Ce qui interpelle, c'est que la mère de Séréna, qui a trois autres enfants, avait déjà fait deux dénis de grossesse. Est-ce qu'il y un raté au niveau du suivi de la famille après des événements comme ça ?

Je ne suis pas en accord sur le fait qu'il y ait eu deux dénis de grossesse. Il peut y avoir un doute sur la deuxième naissance. En revanche, sur la troisième naissance, cette femme nie à plusieurs reprises au cours de l'instruction avoir été dans un déni de grossesse. S'agissant de Séréna, le déni de grossesse n'est à mon sens pas du tout caractérisé. 

Et ce que je regrette, c'est que ce dossier a été la tribune pour un certain nombre d'experts, tous affiliés à une association qui milite pour la reconnaissance judiciaire et politique de la notion de déni de grossesse, et qu'il y a eu un forçage de cette notion dans ce dossier. Nous n'avons aucun élément objectif et surtout, nous n'avons pas la parole de cette femme pour venir affirmer un déni de grossesse. Je pense qu'on est davantage dans le cas d'une femme qui s'est enfermée dans un mensonge, avec aussi une expression de toute-puissance sur Séréna, et qui a d'ailleurs été constatée sur l'ensemble des enfants. 

"Elle a eu un lien avec [Séréna], et je crois qu'il est grand temps qu'elle l'exprime et qu'elle y mette du sens

Vous avez parlé d'un huis-clos. Le père de Séréna d'ailleurs a bénéficié d'un non-lieu, car il ne connaissait pas l'existence de l'enfant.
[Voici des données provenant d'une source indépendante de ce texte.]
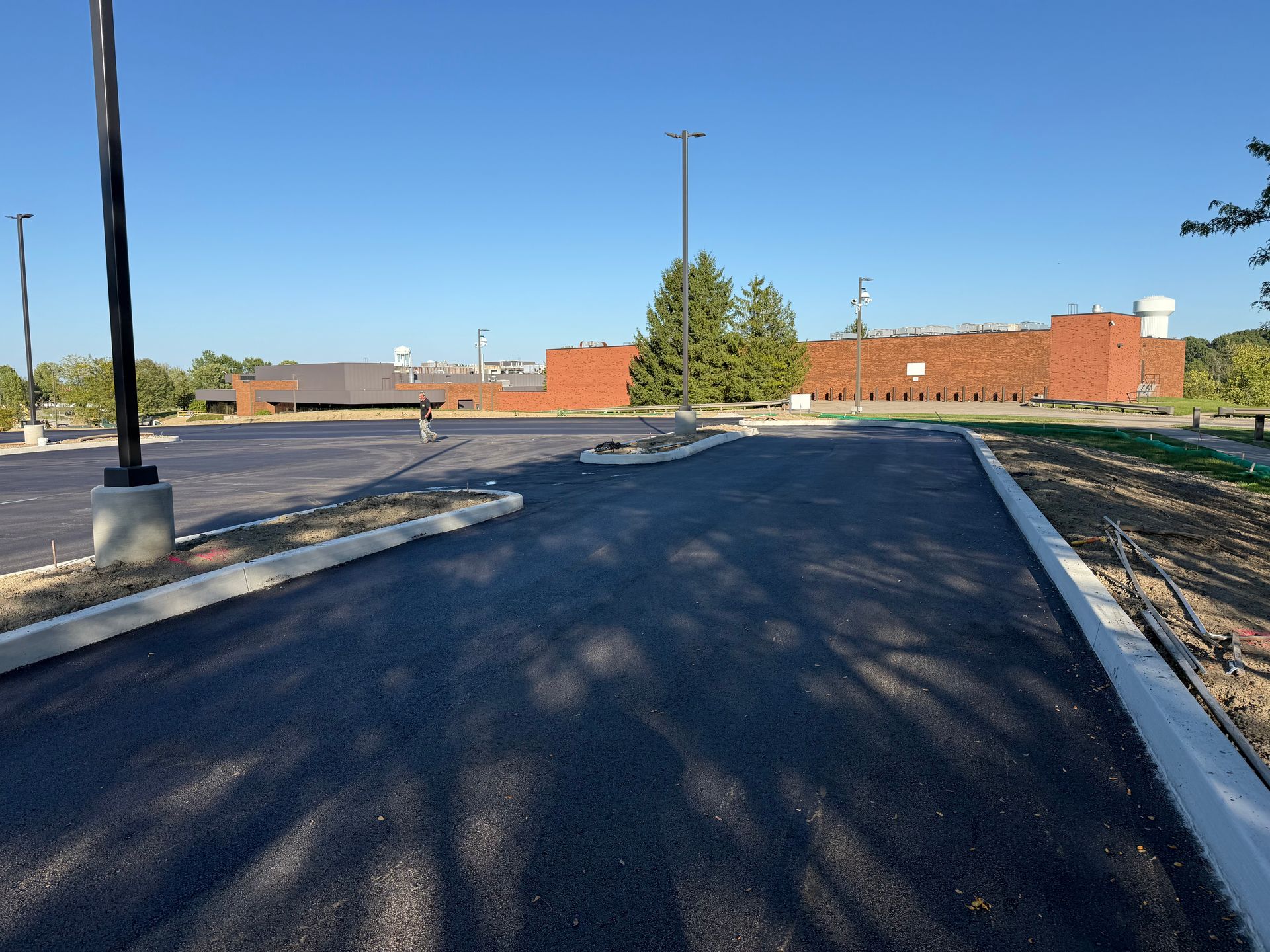 Freshly paved parking lot leading to a brick building under a clear blue sky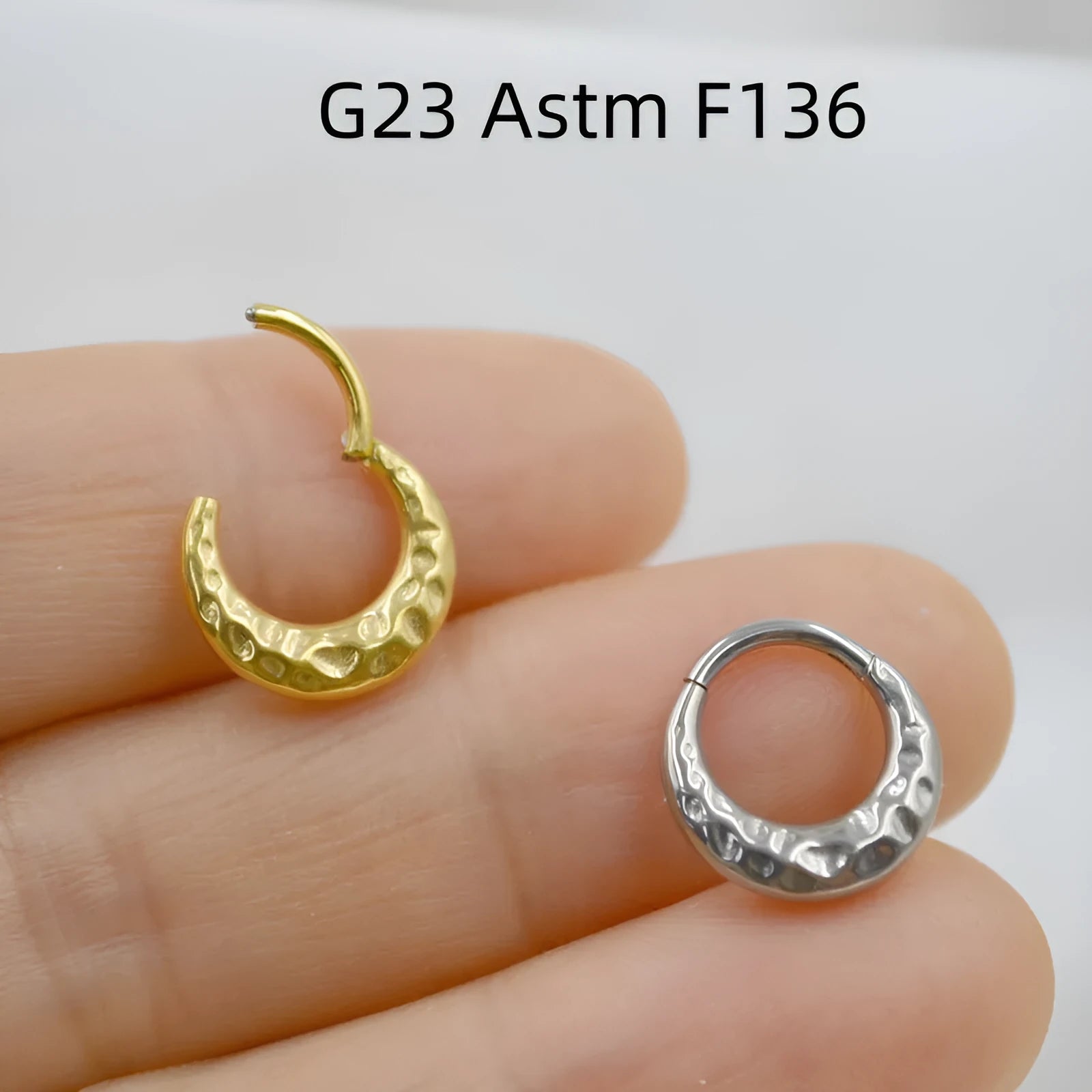 Close-up of a titanium alloy nose ring with concave-convex texture in a gold anodised finish.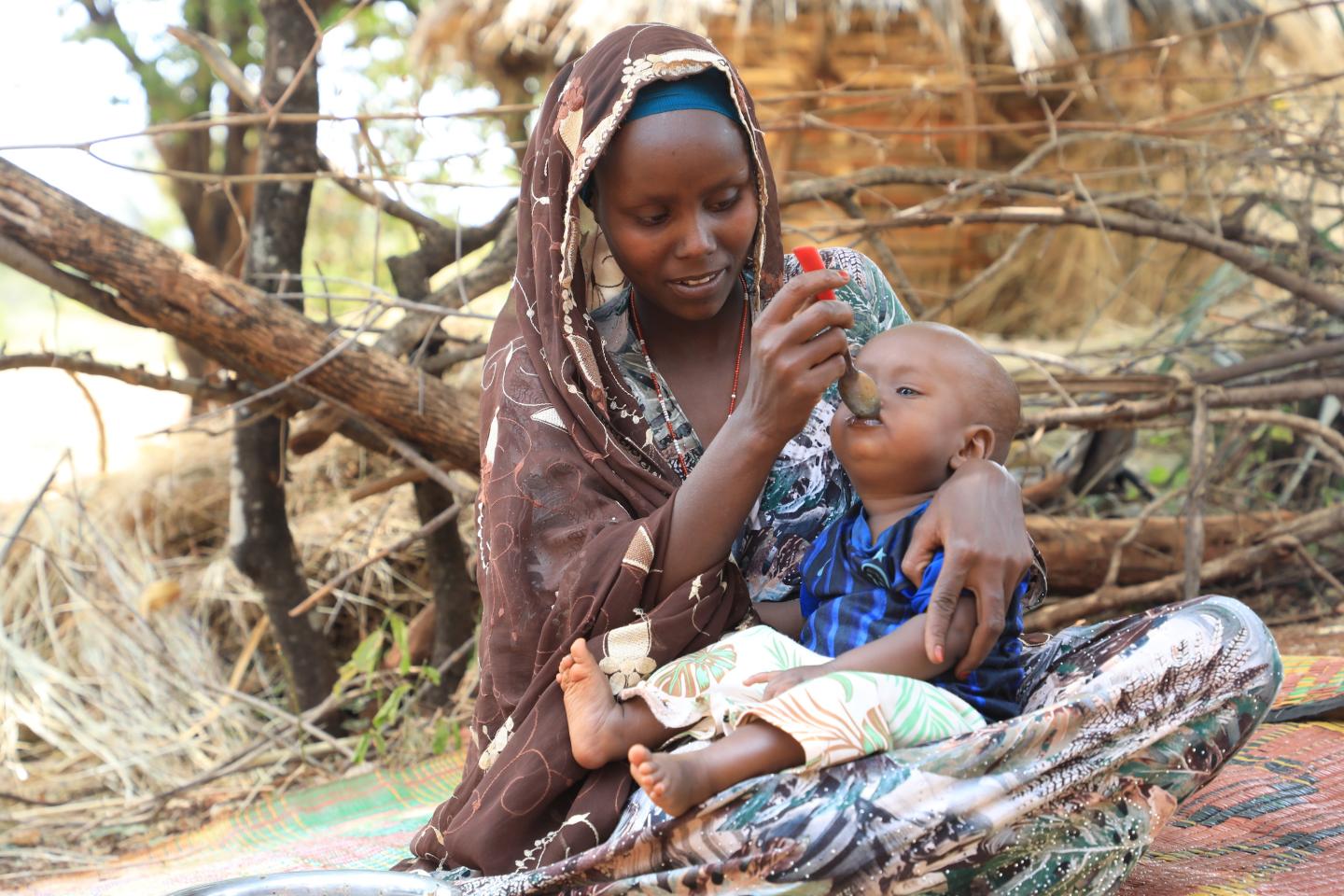Timira feeing her son Muaris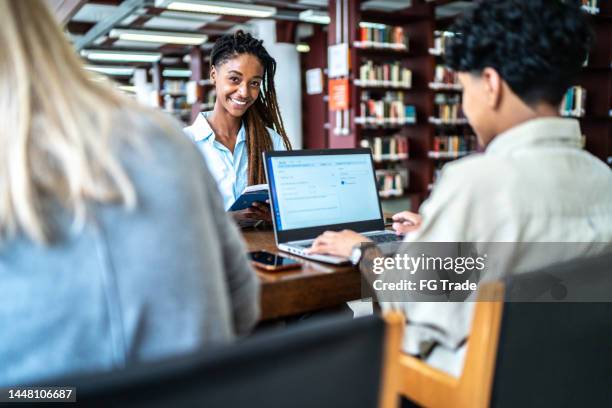 porträt einer jungen frau, die mit freunden in einer bibliothek lernt - öffentliche bibliothek stock-fotos und bilder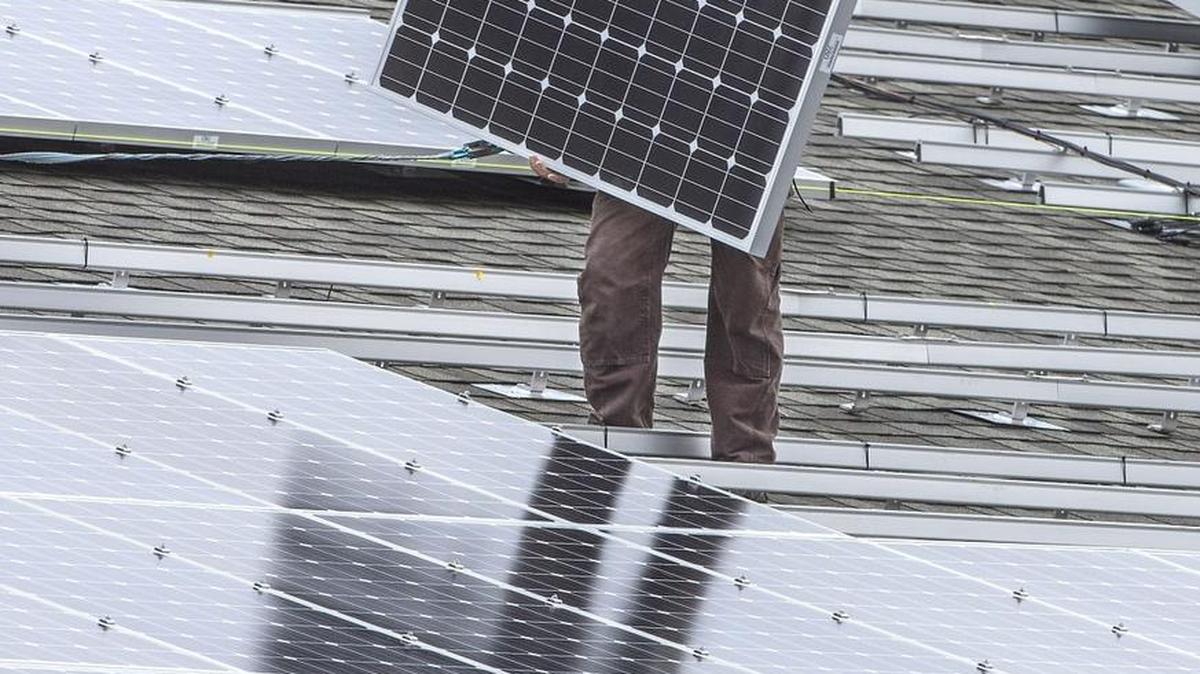 A worker for A & R Solar of Seattle lifts a solar panel from ITEK Energy of Bellingham into place on the roof of the Harbor History Museum in Gig Harbor. Peninsula Light Co. is using the roof as part of the Harbor Community Solar project, installing 216 panels as part of a 60-kilowatt solar energy system.
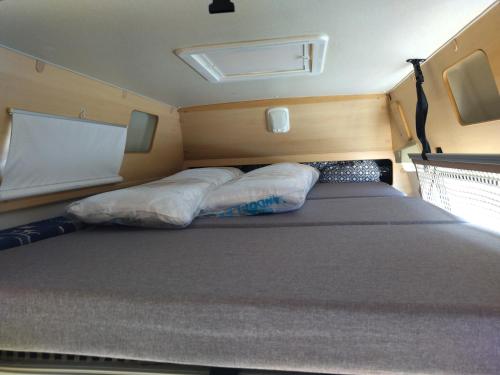 เตียงในห้องที่ alquiler autocaravana Camper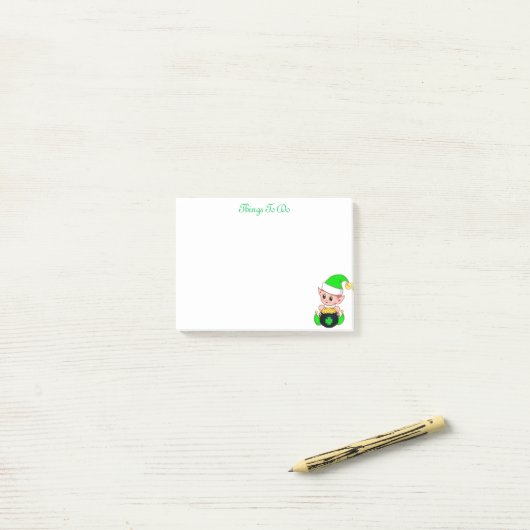 Groene elf & gouden munten op wit post-it® notes (Op bureau)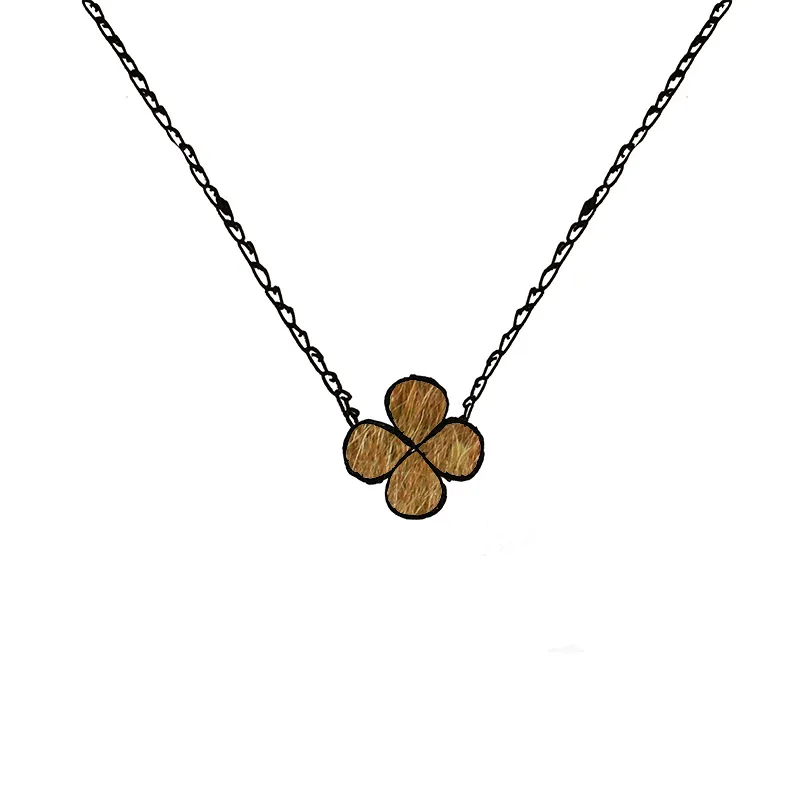 Klöverhalsband med hängsmycke och pärlemorblomma_voghion.com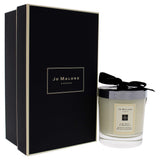 Vela Jo Malone Lima, albahaca y mandarina, tapa abierta revela notas cítricas y herbales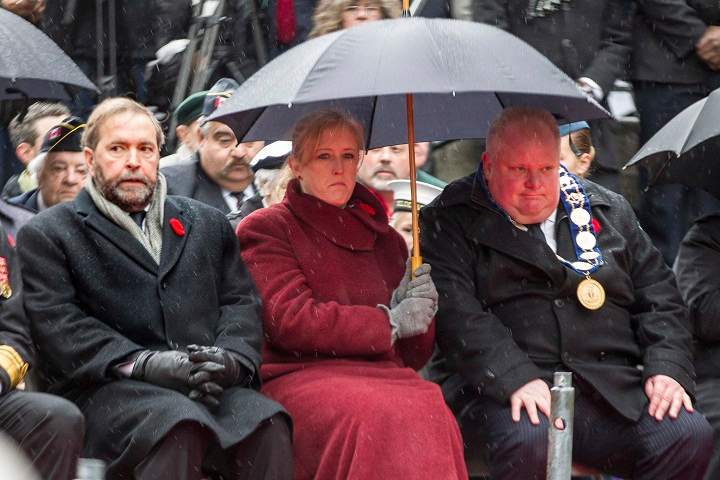 Toronto Mayor Rob Ford (right) sits with Federal Transport Minister Lisa Raitt (centre) and Leader of the Official Opposition Thomas Mulcair at the cenotaph during the Remembrance Day service in Toronto on Monday, November 11, 2013. (The Canadian Press/Chris Young)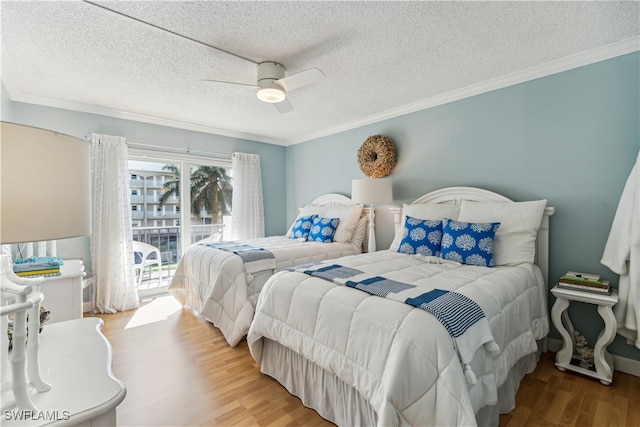 bedroom with access to exterior, ornamental molding, a textured ceiling, ceiling fan, and hardwood / wood-style floors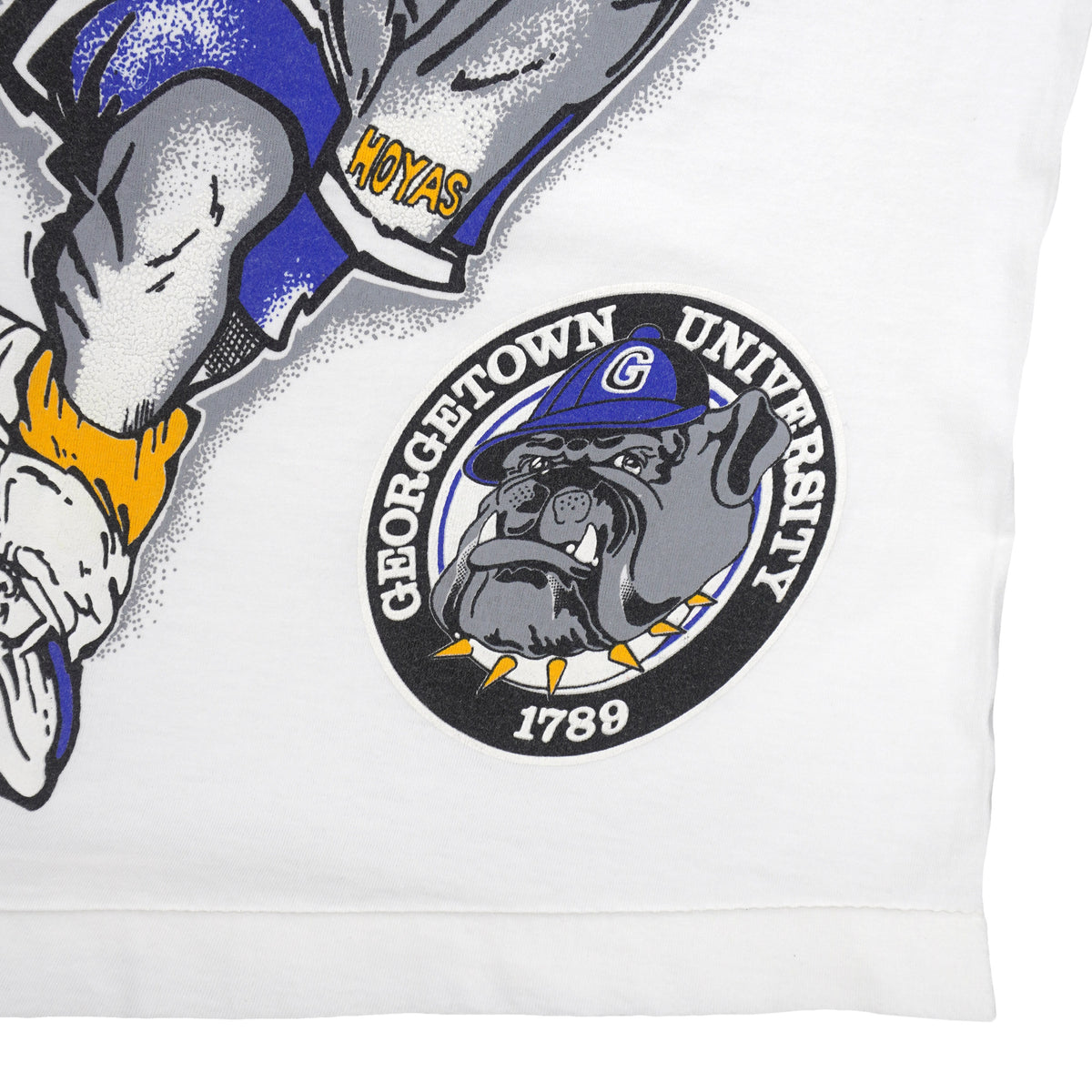 White Georgetown Hoyas T-shirt with round dog seal beside the mascot graphic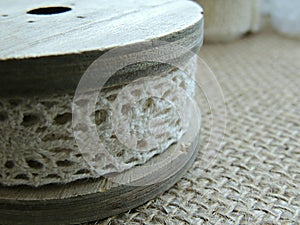Vintage cream lace on wooden bobbin on burlap background.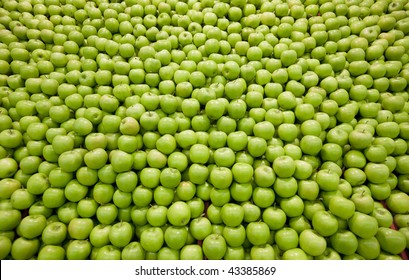 Pile Of Green Apples Forming A Background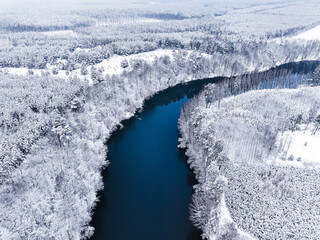 Flying above Brda River and snowy forest in winter, Poland. - obrazy, fototapety, plakaty
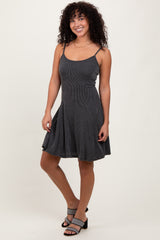 woman wearing a black and white striped mini dress with spaghetti straps and a flared skirt, standing with one leg slightly bent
Pour autant, il n'est pas partie civile dans ce dossier... 

Alors, il peut se constituer partie civile jusqu'à l'ouverture des débats : il se peut que nous le rencontrions à l'ouverture des débats. Maintenant, cet homme vit aujourd'hui avec cette femme, la cellule familiale a été reconstruite depuis près d'un an et demi. Et c'est un homme qui est effacé par rapport à elle. Dans ce couple, celle qui avait le pouvoir, c'est elle. Elle gérait tout, elle avait le tempérament le plus fort, et cela ne m'étonne pas qu'il n'ait pas vu. Je pense qu'il va pouvoir nous apporter quelques éclairages sur l'organisation quotidienne de la maisonnée par cette femme. Mais je ne pense pas que son témoignage sera le plus déterminant. 

"L'association ne comprendrait pas qu'il n'y ait pas une peine de prison ferme

Celui que nous attendons, nous, c'est celui de cette mère accusée qui, à mon sens, ne s'est pas du tout révélée au cours de l'instruction. Et au delà de la défense, je pense qu'elle a le droit à s'exprimer et elle a le droit de dire qu'elle a aimé cette enfant. Mal. Mais elle a eu un lien avec, et je crois qu'il est grand temps qu'elle l'exprime et qu'elle y mette du sens. Son sens. Et non pas la projection des fantasmes psychanalytiques des uns et des autres dans ce dossier. 

Vous plaiderez pour une condamnation ferme ? 

L'association que je représente ne comprendrait pas que Mme Da Cruz n'ait pas une peine de prison ferme, quelle que soit la durée. Autrement, nous ouvririons une porte à une forme de banalisation de la maltraitance et le message serait inadmissible pour notre société.